**Excerpted passage**:

________

Comment by codezero

1 day ago

I am amazed, though not entirely surprised, that these models keep getting smaller while the quality and effectiveness increases. z image turbo is wild, I'm looking forward to trying this one out.

An older thread on this has a lot of comments: https://news.ycombinator.com/item?id=46046916

There are probably some more subtle tipping points that small models hit too. One of the challenges of a 100GB model is that there is non-trivial difficulty in downloading and running the thing that a 4GB model doesn't face. At 4GB I think it might be reasonable to assume that most devs can just try it and see what it does.

Quality is increasing, but these small models have very little knowledge compared to their big brothers (Qwen Image/Full size Flux 2). As in characters, artists, specific items, etc.

  • Agreed - given what Tongyi-MAI Lab was able to accomplish with a 6b model - I would love to see what they could do with something larger. Somewhere in the range of 15-20b, between these smaller models (ZiT, Klein) and the significantly larger models (Flux.2 dev).

  • I smell the bias-variance tradeoff. By underfitting more, they get closer to the degenerate case of a model that only knows one perfect photo.

Is there a theoritical minimum for params for a given output? I saw news about GPT 3.5, then Deepseek training models at a fraction of that cost, then laptops running a model that beats 3.5. When does it stop?

________

**Input data**:

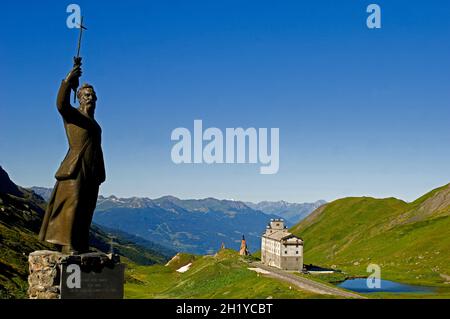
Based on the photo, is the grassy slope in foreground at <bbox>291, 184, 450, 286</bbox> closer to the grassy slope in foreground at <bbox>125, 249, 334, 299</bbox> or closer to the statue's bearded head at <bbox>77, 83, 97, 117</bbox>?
the grassy slope in foreground at <bbox>125, 249, 334, 299</bbox>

________

**Study questions**:
**1)** Please repeat the passage from the thread on small image models word for word, starting with "Comment by codezero" and going on through "what it does.".
**2)** In the thread on small image models, what size range does the commenter who mentions Tongyi-MAI Lab want to see that lab try?

**Solutions by task**:
**1)**
Comment by codezero

1 day ago

I am amazed, though not entirely surprised, that these models keep getting smaller while the quality and effectiveness increases. z image turbo is wild, I'm looking forward to trying this one out.

An older thread on this has a lot of comments: https://news.ycombinator.com/item?id=46046916

There are probably some more subtle tipping points that small models hit too. One of the challenges of a 100GB model is that there is non-trivial difficulty in downloading and running the thing that a 4GB model doesn't face. At 4GB I think it might be reasonable to assume that most devs can just try it and see what it does.

**2)** Somewhere in the range of 15-20b.